Pour France Télévisions, la Coupe du monde devrait se révéler une bonne affaire. Le service public a déjà engrangé 10 millions d'euros de parrainage et de recettes publicitaires nettes. Grâce au foot, le groupe dirigé par Patrick de Carolis espère "booster son audience, à l'image de ce que lui apporte le Tour de France", prévoit Daniel Bilalian, directeur des sports.

Canal+ a des attentes plus modestes. La diffusion de la Coupe du monde est "essentiellement un investissement d'image", explique Rodolphe Belmer, son directeur général.
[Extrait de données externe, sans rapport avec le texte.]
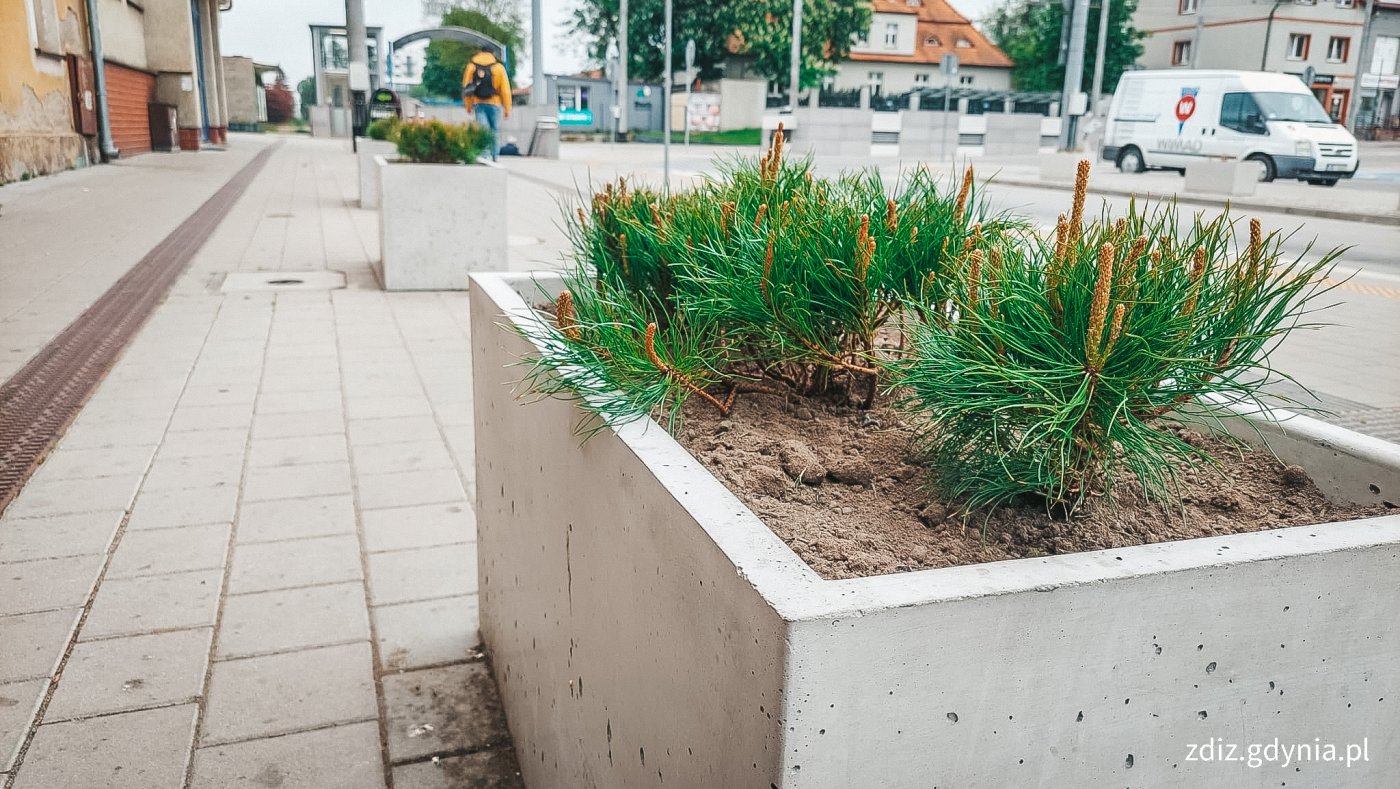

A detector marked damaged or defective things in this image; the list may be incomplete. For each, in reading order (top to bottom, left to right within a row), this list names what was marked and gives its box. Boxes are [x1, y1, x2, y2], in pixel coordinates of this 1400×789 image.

La chaîne cryptée veut proposer son "expertise au-delà de l'émotion" pour retenir ses abonnés. Elle sait que "plus la compétition avance, plus l'enjeu est émotionnel, et plus les gens regardent les chaînes en clair". Un effet dit de "communion" notamment constaté en 1998.
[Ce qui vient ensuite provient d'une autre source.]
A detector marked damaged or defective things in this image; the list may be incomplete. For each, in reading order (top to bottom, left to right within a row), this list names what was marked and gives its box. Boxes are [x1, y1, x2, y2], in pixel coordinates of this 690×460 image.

Pour rentabiliser leurs investissements, les chaînes misent sur le désir des sponsors et des annonceurs d'être présents lors de la diffusion de cet événement synonyme de record d'audience. Or, pour cette édition 2010, de nouveaux annonceurs devraient faire leur apparition. Et d'abord les opérateurs de paris sportifs sur Internet. Les concurrents de la Française des jeux (FDJ), qui va perdre son monopole, sont prêts à lancer leur offensive publicitaire dès que l'Autorité de régulation des jeux en ligne (Arjel) leur aura donné leur agrément, qui doit tomber mardi 8 juin. Le PMU a déjà préempté le parrainage de la diffusion des matches sur TF1. La Française des jeux a répliqué en parrainant les matches sur France Télévisions et Canal+. Les autres dévoileront leurs cartouches au dernier moment.

Parmi les grands annonceurs prêts à en découdre sur le terrain publicitaire, comme sur le terrain commercial ou sportif figurent les équipementiers. L'allemand Adidas, qui continue à revendiquer la place de leader du marché mondial du football, espère faire plus de 1,3 milliard d'euros de chiffre d'affaires, le montant record atteint en 2006 alors que la Coupe du monde se jouait pour lui à domicile. Il avait vendu 10 millions d'exemplaires du ballon officiel, dont 1 million en France.

Cette année, le "Jabulani", nom donné au ballon de la Coupe du monde, essuie la critique de certains joueurs. La bataille est serrée avec Nike, qui revendique un chiffre d'affaires de l'ordre de 1,4 milliard d'euros sur ce marché estimé, en 2008, à 8,4 milliards au niveau mondial et à 400 millions en France par l'institut NPD. Il juge que l'"effet mondial" devrait faire progresser ce marché de 10 % en 2010, après, il est vrai, une baisse de régime en 2009. 



"Je ne pense pas que ce soit une course à deux, mais à trois chevaux", estime Jochen Zeitz, PDG de Puma. L'outsider, qui sponsorise l'équipe d'Italie tenante du titre, mise sur l'Afrique depuis quelques années, pour parfaire son image "cool". Il espère bien en tirer les bénéfices, alors que la Coupe du monde se joue sur ce continent.